Principal Components Regression Model

set.seed(123)
model_pcr = train(crim~.,
                  data = b, 
                  method = "pcr", 
                  preProcess = c("center", "scale"),
                  metric = "RMSE",
                  maximize = F,
                  trControl = ctrl,
                  tuneGrid = expand.grid(ncomp = 1:(ncol(Boston)-1)))

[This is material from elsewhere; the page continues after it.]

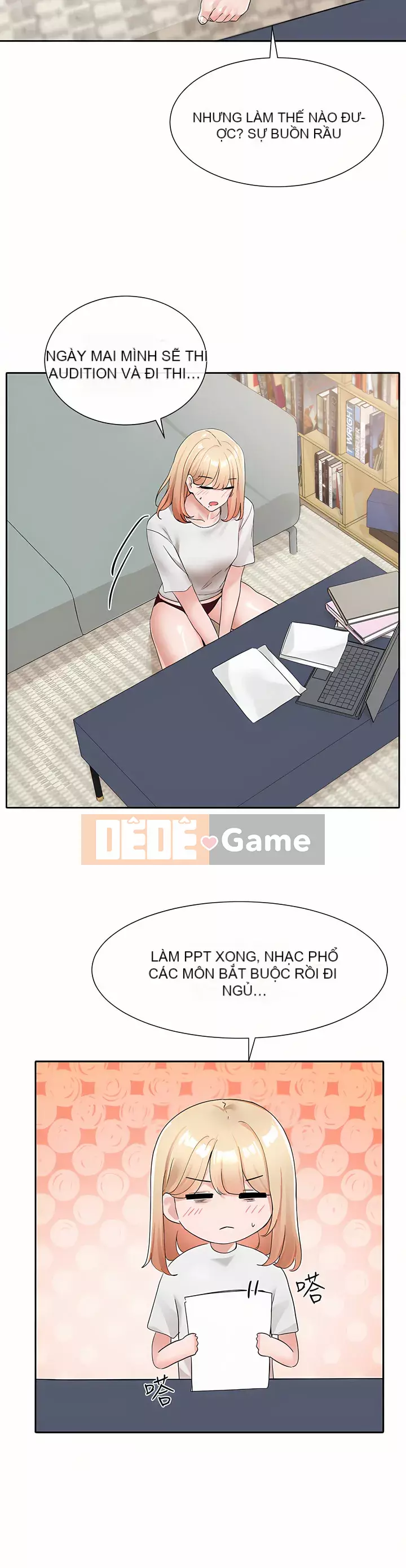 Câu lạc bộ trường em gái Chương 111-112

mpr = model_pcr$results %>% 
  rename(CV_MSE = RMSE) %>% 
  mutate(min_CV_MSE = as.numeric(ncomp == model_pcr$bestTune$ncomp)) %>% 
  as.data.frame()

Plotting PCR Model

 ggplot(mpr,aes(x = ncomp, y = CV_MSE)) + 
  geom_line(col = "grey55") + 
  geom_point(size = 2, aes(col = factor(min_CV_MSE))) + 
  scale_x_continuous(breaks = seq(1, ncol(Boston)-1), minor_breaks = NULL) +
  scale_color_manual(values = c("blue", "red")) + 
  theme(legend.position = "none") + 
  labs(title = "Boston Dataset - Principal Components Regression", 
       subtitle = "Selecting number of principal components with cross-validation",
       x = "Principal Components", 
       y = "CV MSE")

Minimum CV RMSE:

min(mpr$CV_MSE)
## [1] 5.869671

Partial Least Squares Model

set.seed(123)
model_pls = train(crim~.,
                  data = b, 
                  method = "pls", 
                  preProcess = c("center", "scale"),
                  metric = "RMSE",
                  maximize = F,
                  trControl = ctrl,
                  tuneGrid = expand.grid(ncomp = 1:(ncol(Boston)-1)))

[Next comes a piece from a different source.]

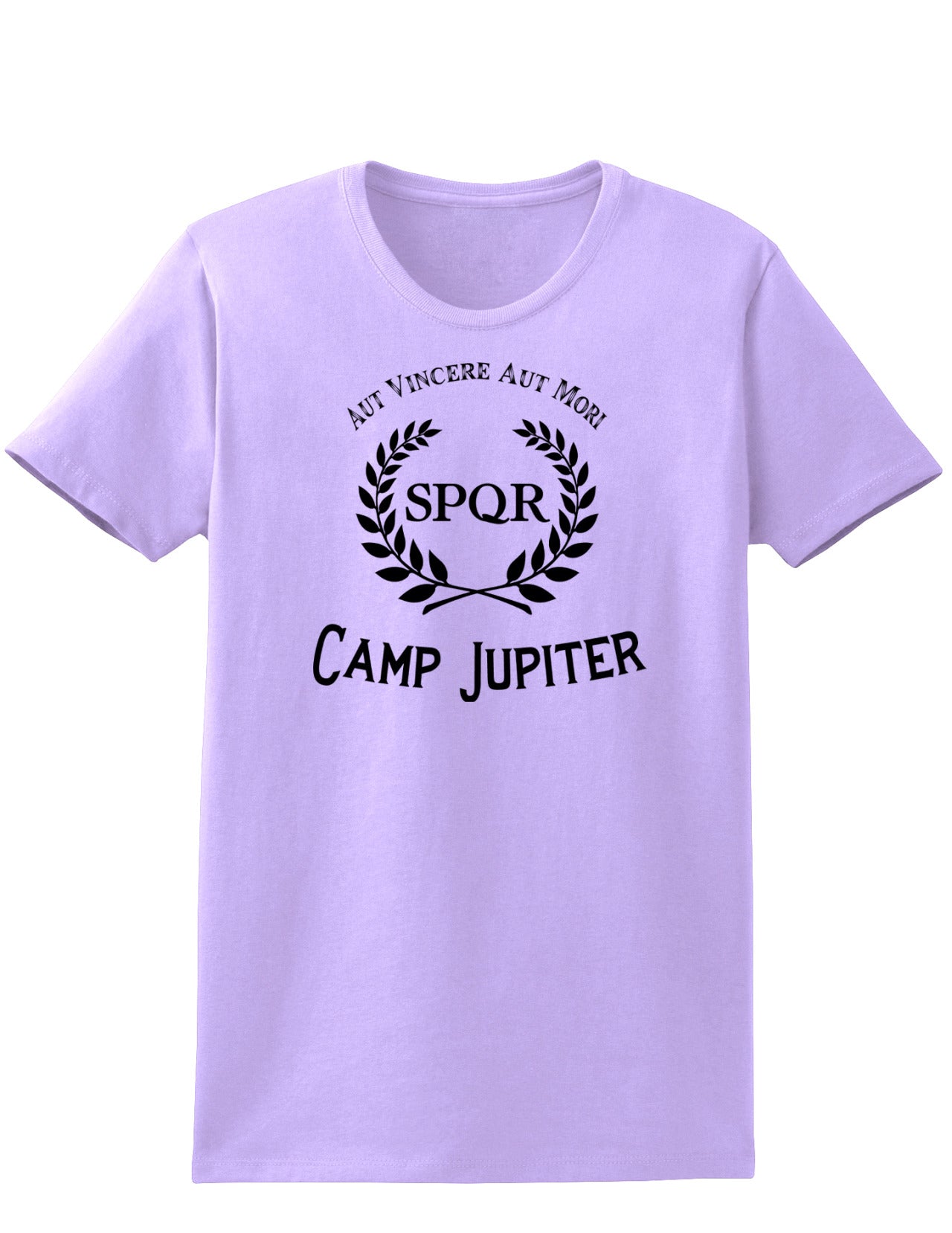 Camp Jupiter T-shirt&#44; Adult Women's Tshirt-TooLoud-LAVENDER-MEDIUM-Davson Sales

mplr = model_pls$results %>% 
  rename(CV_MSE = RMSE) %>% 
  mutate(min_CV_MSE = as.numeric(ncomp == model_pls$bestTune$ncomp)) %>% 
  as.data.frame()

Plotting PLS Model

ggplot(mplr, aes(x = ncomp, y = CV_MSE)) + 
  geom_line(col = "grey55") + 
  geom_point(size = 2, aes(col = factor(min_CV_MSE))) + 
  scale_x_continuous(breaks = seq(1, ncol(Boston)-1), minor_breaks = NULL) +
  scale_color_manual(values = c("blue", "red")) + 
  theme(legend.position = "none") + 
  labs(title = "Boston Dataset - Partial Least Squares", 
       subtitle = "Selecting number of principal components with cross-validation",
       x = "Principal Components", 
       y = "CV MSE")

Minimum CV RMSE:

min(mplr$CV_MSE)
## [1] 5.869343

(b)

Q: Propose a model (or set of models) that seem to perform well on this data set, and justify your answer. Make sure that you are evaluating model performance using validation set error, cross- validation, or some other reasonable alternative, as opposed to using training error.

A:

Using RMSE as a standard, the best performing model uses best subset selection with RMSE = 5.777091 This comparative metric finds the model with the least amount of error so, best subset selection is the best model to be used out of these choices.

(c)

Q:Does your chosen model involve all of the features in the data set? Why or why not?

A:
Our final model does not include all of the features. It uses only 9 features as shown below:

coef(model, id=9)
##   (Intercept)            zn         indus           nox           dis 
##  19.124636156   0.042788127  -0.099385948 -10.466490364  -1.002597606 
##           rad       ptratio         black         lstat          medv 
##   0.539503547  -0.270835584  -0.008003761   0.117805932  -0.180593877

Including any additional features would increase the error rate from this optimal value.